Cicada3301 (Truesec canonical code-lineage analysis, June 2024 emergence) is a financially-motivated cybercriminal ransomware operation that emerged in approximately June 2024 with operational tooling derived from the ALPHV / BlackCat (alphv_blackcat.yaml) ransomware family code lineage. The operational emergence followed temporally adjacent operational dissolution of ALPHV / BlackCat in March 2024, when ALPHV operators conducted an apparent exit scam following receipt of approximately $22 million USD initial ransom payment from Change Healthcare (a US healthcare data clearinghouse processing approximately 50% of US medical claims), exiting operations without paying the attributed affiliate operator the affiliate share of the payment. The cluster's operational distinctiveness is concentrated in two dimensions: (1) ALPHV / BLACKCAT CODE LINEAGE OPERATIONAL POSITIONING.

Industry technical analysis (Truesec, Morphisec, Cisco Talos, SentinelOne) documented substantial code overlap between Cicada3301 ransomware binaries and ALPHV / BlackCat encryptor code, including shared Rust-based encryption implementation architecture, shared command-line argument handling patterns, shared file-targeting logic, shared parallelization patterns for multi-threaded encryption performance, and shared operational-tradecraft patterns. The Rust-programming-language base of both encryptors is operationally significant for code-lineage analysis, Rust- based ransomware development is operationally distinctive in the ransomware ecosystem and requires specialized development expertise that is not commodity-available. The code-lineage assessment positions Cicada3301 within the documented ransomware code-genealogy evolution pattern similar to the Conti collapse followed by Black Basta / Royal / BlackSuit successors (all separately curated in this corpus), the INC Ransom source-code lineage followed by Lynx Ransomware (curated at lynx_ransomware.yaml), and the LockBit Black builder leak followed by DragonForce and Brain Cipher derivatives (both separately curated).

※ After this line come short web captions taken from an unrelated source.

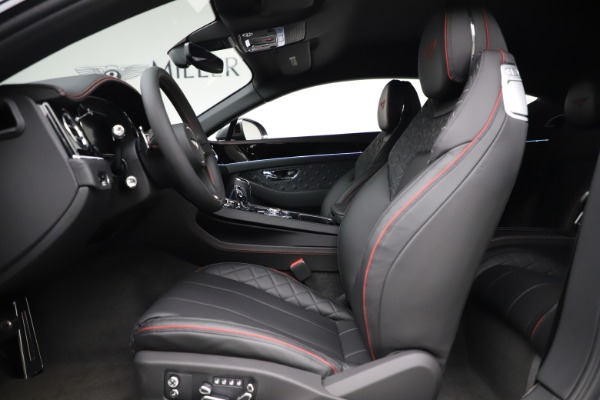 Used 2020 Bentley Continental GT W12 for sale $269,900 at Bugatti of Greenwich in Greenwich CT 06830 20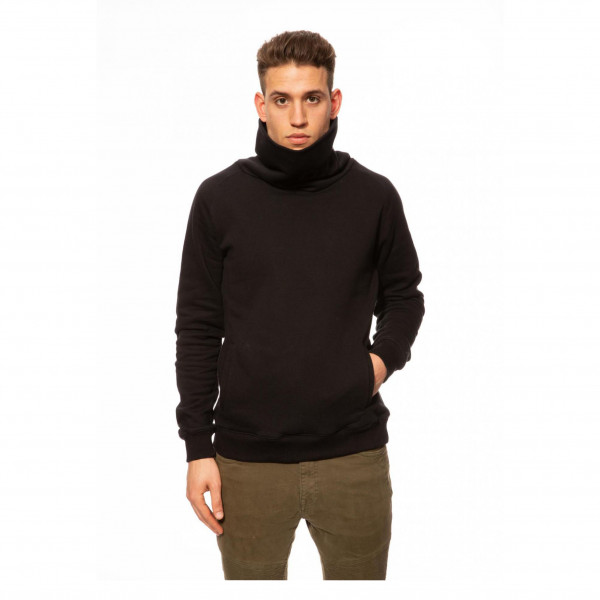 Soft99 turtle-neck- huppari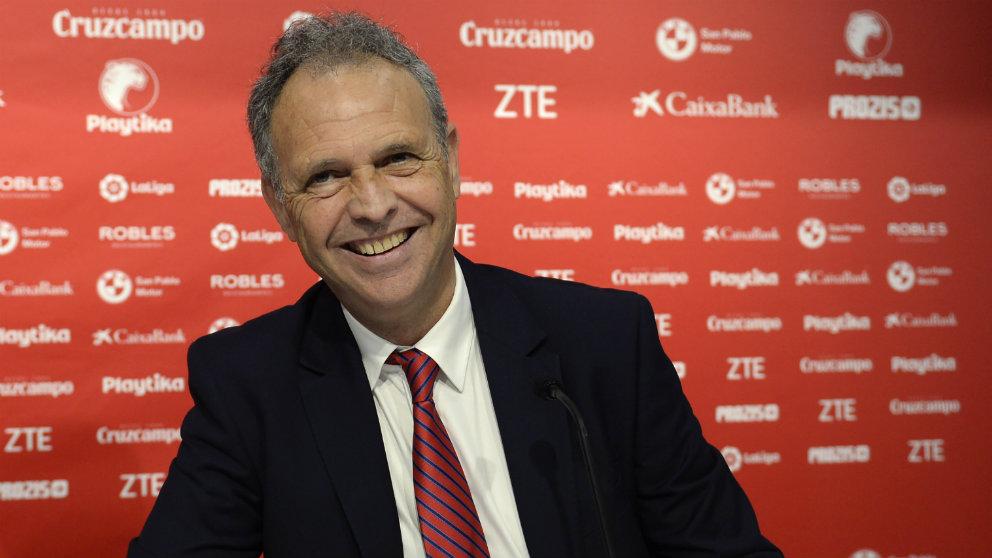 Joaquín Caparrós (AFP)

The exact operational-relationship between Cicada3301 operators and former ALPHV operators remains analytically open, possible scenarios include former ALPHV core operators continuing operations under a rebranded cluster, former ALPHV affiliates operating with retained code access, source-code-acquisition by distinct operators, or operational continuity by a closely-affiliated cybercriminal entity. (2) CROSS-PLATFORM RUST-BASED ENCRYPTOR DEPLOYMENT. Cicada3301 operators have developed and deployed Rust-based ransomware encryptor variants for Windows, Linux, and VMware ESXi hypervisor targeting, operationally consistent with the predecessor ALPHV / BlackCat cross-platform deployment capability.

The Rust-based cross-platform deployment operationally distinguishes Cicada3301 from commodity Phobos-ecosystem-operator clusters (8base) and from C++ / C-based ransomware development clusters that comprise the majority of the ransomware ecosystem. Operational tradecraft includes initial access via compromised credentials, selective N-day vulnerability exploitation, conventional lateral movement (RDP, SMB), data exfiltration via rclone to Mega.nz cloud storage, Rust-based ALPHV- derived ransomware encryption, and double-extortion pressure via leak-site data publication. The cluster operates a RaaS affiliate framework with affiliate-recruitment activity on Russian-language cybercriminal forums.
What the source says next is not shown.